発動者が死ねば、発動したスキルも消えるものだからだ。
だが例外はある。発動したスキルが、代償スキルだったならば別だ。死んだ後も、効果は続く。
(まさか、〈封殺〉は、代償スキルだったというのか──)
バラスのこの推測は正しい。
〈封殺〉は、リガロンの代償スキルだった。
そして、〈封殺〉の効果とは、バラスの『あるスキル』を封じ込めるものだ。
『あるスキル』とは、バラスが有する中で、最強のスキルのこと。
〈封殺〉は、自動で最強スキルを見出し、発動できないように封じ込める。
すなわち、〈完全反転〉を封じることに繋がった。
バラスは焦る。
(〈完全反転〉が使えぬ以上、〈天落槌〉を、回避せねば──)
しかし、遅かった。
クルニアの〈天落槌〉が、バラスに直撃する。
バラスは、悟った。
負けたのは、この魔族にではない。
たかがDランクの、取るに足りないリザードマンに、負けたのだ。
「蜥蜴がぁぁ!」
次の瞬間、バラスの肉体は、塵へと消えた。
※※※
──クルニア──
クルニアは着地する。
〈天落槌〉を解除し、ただの戦闘槌へと戻す。
バラスだった者の塵が、舞っている。
なぜ、バラスは最期に、『蜥蜴』などと叫んだのか。蜥蜴のスラングには、リザードマンという意味もあるが。
クルニアには解けぬ謎だ。
だが、一つだけ確実なことがある。
「リガロン、貴様の仇は討ったぞ」
※※※
──ルーシー──
ルーシーは、ローラと共に、王都内を移動していた。
ふいにローラが、立ち止まる。
ルーシーも止まり、小首を傾げた。
「どうかしたの、ローラ?」
「いま、バラスというGODランクの方が、亡くなりました。討伐クエスト中に、返り討ちにあったのでしょう」
「どうして分かったの?」
ローラは説明した。
GODランク同士には、通知魔法がかけられている。〈テレパス〉のように連絡はできないが、生死確認は可能だ。
ルーシーは考えを口にする。
「GODランクを倒したのだから、やっぱりラプソディさんかな?」
ローラは笑みをこぼした。GODランクが倒されたことが、嬉しいようだ。
「さすが、レイさんのパーティですね。やはり、侮れません」
冒険者ギルド側で、ラプソディ一派を『レイのパーティ』と考えているのは、ローラくらいだ。

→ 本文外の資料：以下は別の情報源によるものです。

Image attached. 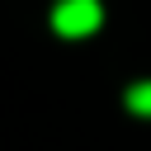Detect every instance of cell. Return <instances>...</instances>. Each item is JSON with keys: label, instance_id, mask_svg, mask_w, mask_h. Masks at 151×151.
Listing matches in <instances>:
<instances>
[{"label": "cell", "instance_id": "obj_1", "mask_svg": "<svg viewBox=\"0 0 151 151\" xmlns=\"http://www.w3.org/2000/svg\"><path fill=\"white\" fill-rule=\"evenodd\" d=\"M99 24H104L99 0H57V9H52V28L61 38H90Z\"/></svg>", "mask_w": 151, "mask_h": 151}, {"label": "cell", "instance_id": "obj_2", "mask_svg": "<svg viewBox=\"0 0 151 151\" xmlns=\"http://www.w3.org/2000/svg\"><path fill=\"white\" fill-rule=\"evenodd\" d=\"M127 109H132V113H146V118H151V80H137V85L127 90Z\"/></svg>", "mask_w": 151, "mask_h": 151}]
</instances>
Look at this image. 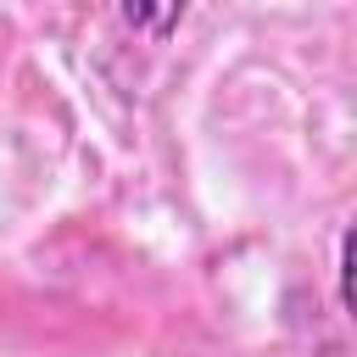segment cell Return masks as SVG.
Instances as JSON below:
<instances>
[{
	"label": "cell",
	"instance_id": "obj_1",
	"mask_svg": "<svg viewBox=\"0 0 357 357\" xmlns=\"http://www.w3.org/2000/svg\"><path fill=\"white\" fill-rule=\"evenodd\" d=\"M195 0H123V22L134 28V33H145V39H173V28L184 22V11H190Z\"/></svg>",
	"mask_w": 357,
	"mask_h": 357
}]
</instances>
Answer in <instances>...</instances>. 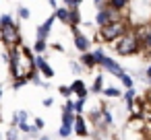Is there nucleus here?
I'll list each match as a JSON object with an SVG mask.
<instances>
[{
	"mask_svg": "<svg viewBox=\"0 0 151 140\" xmlns=\"http://www.w3.org/2000/svg\"><path fill=\"white\" fill-rule=\"evenodd\" d=\"M108 4H110V9H112V11L122 13V11H124V6L128 4V0H108Z\"/></svg>",
	"mask_w": 151,
	"mask_h": 140,
	"instance_id": "13",
	"label": "nucleus"
},
{
	"mask_svg": "<svg viewBox=\"0 0 151 140\" xmlns=\"http://www.w3.org/2000/svg\"><path fill=\"white\" fill-rule=\"evenodd\" d=\"M33 64H35V68H37V70H40V72L46 76V78H52V76H54V70H52V66L46 62V58H44L42 54H37V56L33 58Z\"/></svg>",
	"mask_w": 151,
	"mask_h": 140,
	"instance_id": "5",
	"label": "nucleus"
},
{
	"mask_svg": "<svg viewBox=\"0 0 151 140\" xmlns=\"http://www.w3.org/2000/svg\"><path fill=\"white\" fill-rule=\"evenodd\" d=\"M54 21H56V17L52 15V17H48L40 27H37V39H48V35H50V29H52V25H54Z\"/></svg>",
	"mask_w": 151,
	"mask_h": 140,
	"instance_id": "6",
	"label": "nucleus"
},
{
	"mask_svg": "<svg viewBox=\"0 0 151 140\" xmlns=\"http://www.w3.org/2000/svg\"><path fill=\"white\" fill-rule=\"evenodd\" d=\"M9 23H15L11 15H2V17H0V27H2V25H9Z\"/></svg>",
	"mask_w": 151,
	"mask_h": 140,
	"instance_id": "27",
	"label": "nucleus"
},
{
	"mask_svg": "<svg viewBox=\"0 0 151 140\" xmlns=\"http://www.w3.org/2000/svg\"><path fill=\"white\" fill-rule=\"evenodd\" d=\"M70 91H73L79 99H85V97H87V87H85L83 80H75V82L70 85Z\"/></svg>",
	"mask_w": 151,
	"mask_h": 140,
	"instance_id": "9",
	"label": "nucleus"
},
{
	"mask_svg": "<svg viewBox=\"0 0 151 140\" xmlns=\"http://www.w3.org/2000/svg\"><path fill=\"white\" fill-rule=\"evenodd\" d=\"M81 64H83L85 68H93L97 62H95L93 54H89V52H83V56H81Z\"/></svg>",
	"mask_w": 151,
	"mask_h": 140,
	"instance_id": "12",
	"label": "nucleus"
},
{
	"mask_svg": "<svg viewBox=\"0 0 151 140\" xmlns=\"http://www.w3.org/2000/svg\"><path fill=\"white\" fill-rule=\"evenodd\" d=\"M81 23V11L79 6H70L68 9V25H79Z\"/></svg>",
	"mask_w": 151,
	"mask_h": 140,
	"instance_id": "11",
	"label": "nucleus"
},
{
	"mask_svg": "<svg viewBox=\"0 0 151 140\" xmlns=\"http://www.w3.org/2000/svg\"><path fill=\"white\" fill-rule=\"evenodd\" d=\"M44 126H46V122H44L42 117H35V124H33V128L40 132V130H44Z\"/></svg>",
	"mask_w": 151,
	"mask_h": 140,
	"instance_id": "28",
	"label": "nucleus"
},
{
	"mask_svg": "<svg viewBox=\"0 0 151 140\" xmlns=\"http://www.w3.org/2000/svg\"><path fill=\"white\" fill-rule=\"evenodd\" d=\"M99 66H104V68H106L108 72H112V74H116V76H118L120 72H124V70L120 68V64H118L116 60H112V58H108V56H104V58H101V62H99Z\"/></svg>",
	"mask_w": 151,
	"mask_h": 140,
	"instance_id": "7",
	"label": "nucleus"
},
{
	"mask_svg": "<svg viewBox=\"0 0 151 140\" xmlns=\"http://www.w3.org/2000/svg\"><path fill=\"white\" fill-rule=\"evenodd\" d=\"M58 91H60V95H62V97H66V99H70V95H73L70 87H64V85H62V87H60Z\"/></svg>",
	"mask_w": 151,
	"mask_h": 140,
	"instance_id": "26",
	"label": "nucleus"
},
{
	"mask_svg": "<svg viewBox=\"0 0 151 140\" xmlns=\"http://www.w3.org/2000/svg\"><path fill=\"white\" fill-rule=\"evenodd\" d=\"M15 115H17L19 122H27V111H19V113H15Z\"/></svg>",
	"mask_w": 151,
	"mask_h": 140,
	"instance_id": "31",
	"label": "nucleus"
},
{
	"mask_svg": "<svg viewBox=\"0 0 151 140\" xmlns=\"http://www.w3.org/2000/svg\"><path fill=\"white\" fill-rule=\"evenodd\" d=\"M141 41H145V45H147V48H149V50H151V33H145V35H143V39H141Z\"/></svg>",
	"mask_w": 151,
	"mask_h": 140,
	"instance_id": "30",
	"label": "nucleus"
},
{
	"mask_svg": "<svg viewBox=\"0 0 151 140\" xmlns=\"http://www.w3.org/2000/svg\"><path fill=\"white\" fill-rule=\"evenodd\" d=\"M104 56H106V54H104L101 50H95V52H93V58H95V62H97V64L101 62V58H104Z\"/></svg>",
	"mask_w": 151,
	"mask_h": 140,
	"instance_id": "29",
	"label": "nucleus"
},
{
	"mask_svg": "<svg viewBox=\"0 0 151 140\" xmlns=\"http://www.w3.org/2000/svg\"><path fill=\"white\" fill-rule=\"evenodd\" d=\"M70 132H73V126H62V128L58 130V134H60L62 138H66V136H70Z\"/></svg>",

他の者たちは、『魔王の娘のパーティ』と解釈している。
それはルーシーも含めてのことだ。
ルーシーは、レイの人柄は好きだ。だが、冒険者としてのレベルは、『並み』だと考えている。
だからルーシーには、不思議に思う。
なぜ親友のローラは、レイをそこまで高く買うのか。
「どうしてローラは、レイ君のことを、そこまで高く評価しているの?」
「反対に尋ねますが、レイさんと同じパーティだったとき、気づきませんでしたか?」
ルーシーは尋ねた。
「何に気づくべきだったの?」
ローラは肩をすくめた。
「いつか、教えてあげますよ」
「ローラって、秘密主義だよね。GODランクであることも、まわりに隠しているし」
「いえ、それはギルド・マスターからの命令ですから……いえ、もう過去形ですね。ギルド・マスターは死に、冒険者ギルドは壊滅したのも同然なのですから」
ギルド・マスターを含め、幹部たちが皆殺しにされてしまった。冒険者ギルドの立て直しは、困難を極めるだろう。
だがルーシーは、ローラほどには悲観していなかった。
ギルド・マスターが殺されたのなら、新たなギルド・マスターが就任するだけのこと。
人格、能力、経験値。
全てにおいて、新たなギルド・マスターに相応しい人材も、ここにいる。
ルーシーはローラを見つめながら、そんなことを考えていた。